I try to give an answer, welcome corrections!

When we write a state, we must notice the reference frame which the state lies in, because the form of state is diffrent in diffrent frame. Now I give 3 frames $O,O', O''$. Their correlations are $t'=t-\tau'$, $t''=t-\tau''$, with $\tau'=-\infty$, $\tau''=+\infty$. Let's specify that the collision happens in $t=0$, in $O$ frame's view.

When we say $\Psi^\pm$ are tranform as free particles, we actually mean $\Psi^+$ transforms as free particles just in frame $O'$, and $\Psi^-$ transforms as free particles just in frame $O''$.

Turn now to the inner product between in and out states $(\Psi^-, \Psi^+)$. Noticing that the product must be calculated in the same frame, we specify the frame is $O$. Now, we do a transformation $T$, and to see how the inner product changes. Please note, in frame $O$, neither of $\Psi^\pm$ transforms as free particles.
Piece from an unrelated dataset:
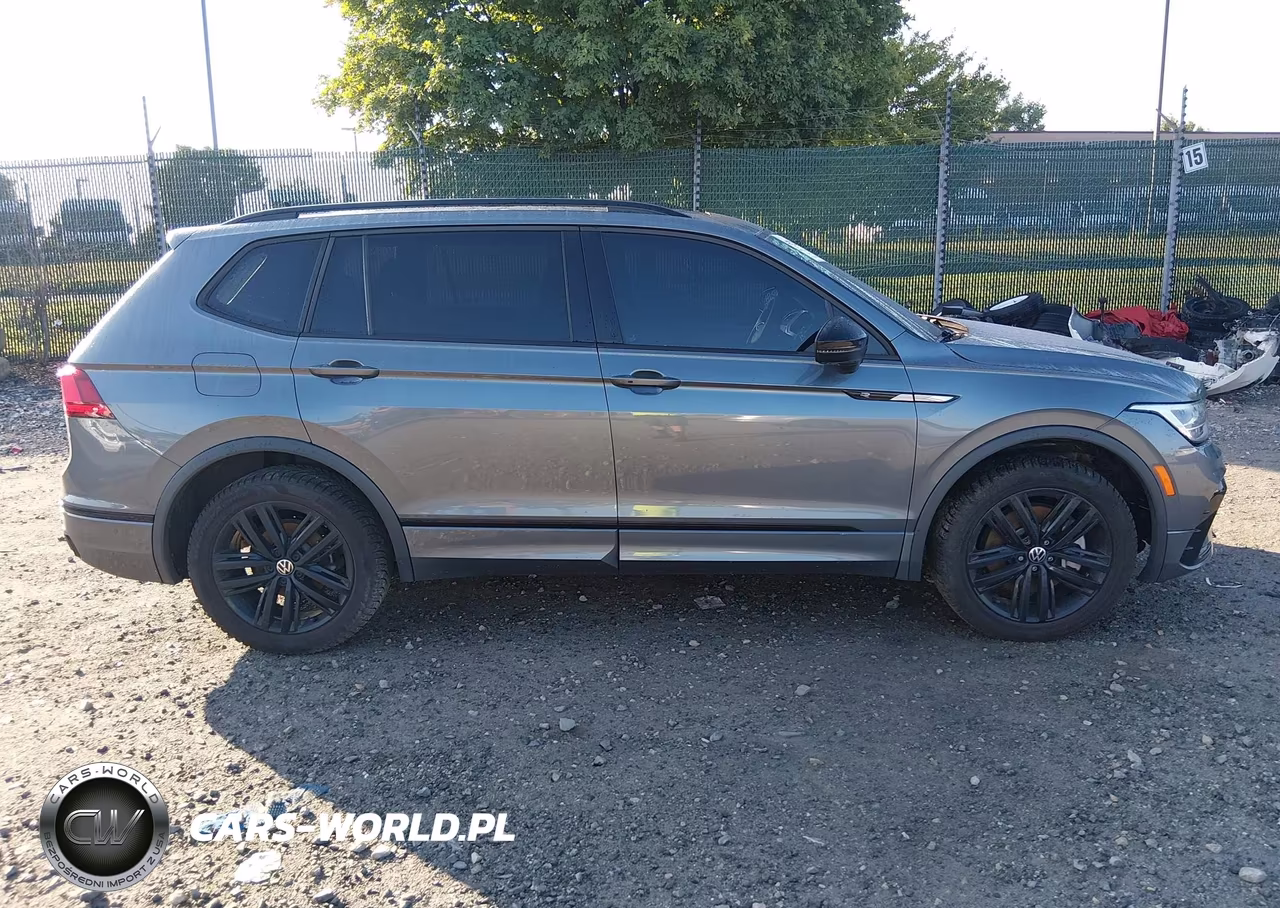 2022 Volkswagen Tiguan 2.0T Se R-Line Black VIN:3VV8B7AX4NM153066 - 13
However, we can use time translation to take $\Psi^+$ to frame $O'$, and act on it with $U_0(T)$, then take back to frame $O$.

So, under transformation $T$, $(\Psi^-, \Psi^+)$ changes into

$$(exp(+iH\infty)U_0(T)exp(-iH\infty)\Psi^-, exp(-iH\infty)U_0(T)exp(+iH\infty)\Psi^+)$$

Obviously, they are not equal, unless there are some restrictions on $H$.